What I get from reading your post (which I had hoped was a joke!) is that girl = lazy, submissive; boy = aggressive, impulsive and thoughtless.

 

and that you are constantly sending a message to your son that you don't like who he is or what he does.  While your sexism offends me, your post makes me feel really sad for your son.  I can too easily imagine a little kid who's feeling shy and just learning about the world being goaded, teased and yelled at by his mother.  It's heartbreaking and I think you need some serious intervention to help both you and your son.

post #17 of 107

I too am really sicken (as I was with the other recent thread) - these choices of insensitive words and narrow minded views!

 

 

VERY VERY SAD FOR THESE CHILDREN

 

YUCKirked.gif

 

 

post #18 of 107

Mama, to call your son a lazy ass and say that how he is makes you want to throw up are pretty harsh things to say about your baby.  I really recommend individual therapy for you to help you figure out how to come to a more loving and accepting stance towards your perfectly normal, sweet little boy.  I don't think his personality is the problem here. Do you have PPD? Marital problems?

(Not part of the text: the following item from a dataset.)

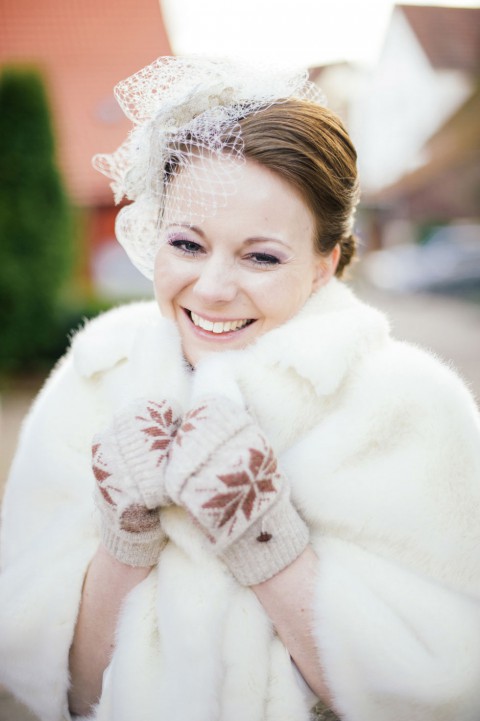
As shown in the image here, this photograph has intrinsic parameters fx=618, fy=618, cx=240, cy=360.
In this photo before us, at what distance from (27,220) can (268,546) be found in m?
8.19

Regardless, your attitude towards him is not OK and is very damaging towards him.  

post #19 of 107

Ok... this is where expectations are formed due to what you're told to believe by all the crap around you.  Dividing men and women by how they should act is not taking into account that the body is just a temple.  That is all.  The soul is who you are.  You need to step back and understand that you have allowed the conditioning of society to color your views of how to raise a healthy person.  Honestly most people are like this.  From the mouth of J. Krishnamurti... "Why don't you change?"

 

 

post #20 of 107

I'm going to be very blunt here.  The sexism in your post is awful.  Kids have different personalities and interests.  It's not about being male or female.  It's really sad if you can't accept your son the way he is.

 

As for not being active, everything you mentioned sounds normal for the age.  Many people hate pushing kids on swings.  I understand that.  BTDT.  Some kids love to be pushed and take forever to learn to pump their legs.  It's annoying.  You can set limits if you want.

 

Also I do understand about the tricycle.  One of my kids was the worst rider at that age.  I hated that thing.  It passed though as it always does.  It turned out that the trike wasn't a good fit for him and he couldn't pedal correctly.  He did much better on a different type of bike.  That may not be the case with your son, but that's just an example.  Slow is a normal pace for that age.

 

As for him not being active enough.  He's so young.  Many kids that age aren't really ready for playground equipment by themselves.  From what you write, it sounds like you're really nagging him a lot.  I think stepping back and letting him find his own way would be better.  There's plenty of time to let him develop and find activities he likes.

 

I also hope that you can learn to love him for himself, not what you expect a boy to be.